# Start of DATA SHOWN

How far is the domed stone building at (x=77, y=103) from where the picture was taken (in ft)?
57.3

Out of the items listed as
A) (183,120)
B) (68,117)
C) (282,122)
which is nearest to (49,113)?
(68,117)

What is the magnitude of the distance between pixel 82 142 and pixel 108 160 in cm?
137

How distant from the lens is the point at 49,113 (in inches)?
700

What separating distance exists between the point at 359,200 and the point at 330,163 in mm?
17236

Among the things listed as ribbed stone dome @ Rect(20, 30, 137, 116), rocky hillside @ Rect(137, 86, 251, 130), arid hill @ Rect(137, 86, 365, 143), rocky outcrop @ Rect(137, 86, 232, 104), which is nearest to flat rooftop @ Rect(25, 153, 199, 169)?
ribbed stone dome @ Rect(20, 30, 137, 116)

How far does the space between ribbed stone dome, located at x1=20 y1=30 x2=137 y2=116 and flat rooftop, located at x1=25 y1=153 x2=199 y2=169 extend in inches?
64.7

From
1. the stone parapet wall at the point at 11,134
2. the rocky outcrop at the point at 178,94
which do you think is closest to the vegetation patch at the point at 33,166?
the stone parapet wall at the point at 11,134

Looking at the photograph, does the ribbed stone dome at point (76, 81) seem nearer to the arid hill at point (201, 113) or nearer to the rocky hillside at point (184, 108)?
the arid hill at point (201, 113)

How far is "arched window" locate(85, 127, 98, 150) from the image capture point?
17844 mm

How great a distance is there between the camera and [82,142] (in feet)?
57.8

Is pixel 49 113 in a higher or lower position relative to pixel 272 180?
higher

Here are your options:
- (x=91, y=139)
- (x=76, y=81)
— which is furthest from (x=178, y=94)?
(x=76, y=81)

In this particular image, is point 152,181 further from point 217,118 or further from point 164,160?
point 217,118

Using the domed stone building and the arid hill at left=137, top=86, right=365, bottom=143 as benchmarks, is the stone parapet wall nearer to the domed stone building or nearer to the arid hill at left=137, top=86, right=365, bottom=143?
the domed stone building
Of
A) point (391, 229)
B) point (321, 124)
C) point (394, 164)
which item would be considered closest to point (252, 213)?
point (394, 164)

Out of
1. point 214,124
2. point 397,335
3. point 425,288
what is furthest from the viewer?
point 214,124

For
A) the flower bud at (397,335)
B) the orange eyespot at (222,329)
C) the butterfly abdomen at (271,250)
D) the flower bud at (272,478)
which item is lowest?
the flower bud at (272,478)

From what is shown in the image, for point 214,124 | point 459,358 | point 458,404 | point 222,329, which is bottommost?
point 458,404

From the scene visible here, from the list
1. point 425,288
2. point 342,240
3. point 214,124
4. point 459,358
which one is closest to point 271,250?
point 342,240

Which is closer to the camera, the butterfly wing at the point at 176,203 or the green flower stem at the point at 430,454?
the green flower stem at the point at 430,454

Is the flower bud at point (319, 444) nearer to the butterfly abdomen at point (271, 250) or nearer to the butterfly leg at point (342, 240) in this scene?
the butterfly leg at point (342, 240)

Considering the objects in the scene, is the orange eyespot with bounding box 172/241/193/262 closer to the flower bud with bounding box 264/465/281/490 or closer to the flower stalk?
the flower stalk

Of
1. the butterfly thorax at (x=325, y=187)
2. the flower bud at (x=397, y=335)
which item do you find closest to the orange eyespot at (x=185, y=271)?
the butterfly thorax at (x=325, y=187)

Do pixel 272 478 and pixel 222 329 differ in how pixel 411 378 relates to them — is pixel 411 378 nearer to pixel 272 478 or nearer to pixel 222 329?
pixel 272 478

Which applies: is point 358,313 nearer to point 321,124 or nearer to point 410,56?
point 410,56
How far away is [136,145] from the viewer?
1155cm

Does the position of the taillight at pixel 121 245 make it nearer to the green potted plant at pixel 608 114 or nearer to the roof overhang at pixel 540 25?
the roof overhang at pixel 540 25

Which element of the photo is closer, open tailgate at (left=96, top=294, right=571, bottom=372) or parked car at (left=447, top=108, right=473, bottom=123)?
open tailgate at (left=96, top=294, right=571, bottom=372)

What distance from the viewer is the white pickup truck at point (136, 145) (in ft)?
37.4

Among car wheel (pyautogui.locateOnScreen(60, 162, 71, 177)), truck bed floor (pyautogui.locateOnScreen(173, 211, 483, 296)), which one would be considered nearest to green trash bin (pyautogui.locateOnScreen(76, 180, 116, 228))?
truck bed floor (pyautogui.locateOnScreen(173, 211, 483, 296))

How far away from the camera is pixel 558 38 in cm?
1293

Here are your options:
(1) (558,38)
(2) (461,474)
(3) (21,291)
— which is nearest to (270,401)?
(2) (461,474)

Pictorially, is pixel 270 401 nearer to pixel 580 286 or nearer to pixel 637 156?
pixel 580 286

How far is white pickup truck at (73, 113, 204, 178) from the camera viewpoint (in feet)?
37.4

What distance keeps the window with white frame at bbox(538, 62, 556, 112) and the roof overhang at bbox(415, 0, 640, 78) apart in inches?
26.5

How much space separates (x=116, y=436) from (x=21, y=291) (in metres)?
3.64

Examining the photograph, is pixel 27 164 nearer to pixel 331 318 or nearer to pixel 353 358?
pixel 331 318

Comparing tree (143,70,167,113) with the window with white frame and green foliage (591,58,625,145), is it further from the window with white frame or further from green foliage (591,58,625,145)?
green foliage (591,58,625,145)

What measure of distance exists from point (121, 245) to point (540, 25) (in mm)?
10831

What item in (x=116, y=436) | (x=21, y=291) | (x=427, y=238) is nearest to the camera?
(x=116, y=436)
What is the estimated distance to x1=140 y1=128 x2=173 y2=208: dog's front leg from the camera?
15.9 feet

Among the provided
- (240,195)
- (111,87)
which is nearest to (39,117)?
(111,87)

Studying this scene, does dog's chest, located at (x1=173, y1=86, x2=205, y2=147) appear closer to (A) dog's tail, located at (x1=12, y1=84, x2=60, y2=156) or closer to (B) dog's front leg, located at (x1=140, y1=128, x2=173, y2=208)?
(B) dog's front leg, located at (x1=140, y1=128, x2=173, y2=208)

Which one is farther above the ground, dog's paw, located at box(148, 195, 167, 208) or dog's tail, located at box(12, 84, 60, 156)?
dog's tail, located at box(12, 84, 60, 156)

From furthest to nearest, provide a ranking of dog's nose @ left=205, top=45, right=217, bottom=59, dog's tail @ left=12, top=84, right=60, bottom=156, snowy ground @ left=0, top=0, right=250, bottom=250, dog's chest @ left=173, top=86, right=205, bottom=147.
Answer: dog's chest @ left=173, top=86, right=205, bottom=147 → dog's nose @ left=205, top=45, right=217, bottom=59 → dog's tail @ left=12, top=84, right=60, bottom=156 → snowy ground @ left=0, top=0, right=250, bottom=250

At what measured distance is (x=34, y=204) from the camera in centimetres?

# End of DATA SHOWN

» THE TASK
Repeat the line containing "Among the provided" and all subsequent lines through the final line of the data, exactly and with no others.

» COMPLETED EXERCISE
Among the provided
- (240,195)
- (111,87)
which is nearest to (39,117)?
(111,87)

Studying this scene, does dog's chest, located at (x1=173, y1=86, x2=205, y2=147) appear closer to (A) dog's tail, located at (x1=12, y1=84, x2=60, y2=156) or closer to (B) dog's front leg, located at (x1=140, y1=128, x2=173, y2=208)?
(B) dog's front leg, located at (x1=140, y1=128, x2=173, y2=208)

Which one is farther above the ground, dog's paw, located at box(148, 195, 167, 208) or dog's tail, located at box(12, 84, 60, 156)?
dog's tail, located at box(12, 84, 60, 156)

From furthest to nearest, provide a ranking of dog's nose @ left=205, top=45, right=217, bottom=59, dog's tail @ left=12, top=84, right=60, bottom=156, snowy ground @ left=0, top=0, right=250, bottom=250, dog's chest @ left=173, top=86, right=205, bottom=147.
Answer: dog's chest @ left=173, top=86, right=205, bottom=147 → dog's nose @ left=205, top=45, right=217, bottom=59 → dog's tail @ left=12, top=84, right=60, bottom=156 → snowy ground @ left=0, top=0, right=250, bottom=250

At what measured distance is (x=34, y=204) from the camera in centimetres?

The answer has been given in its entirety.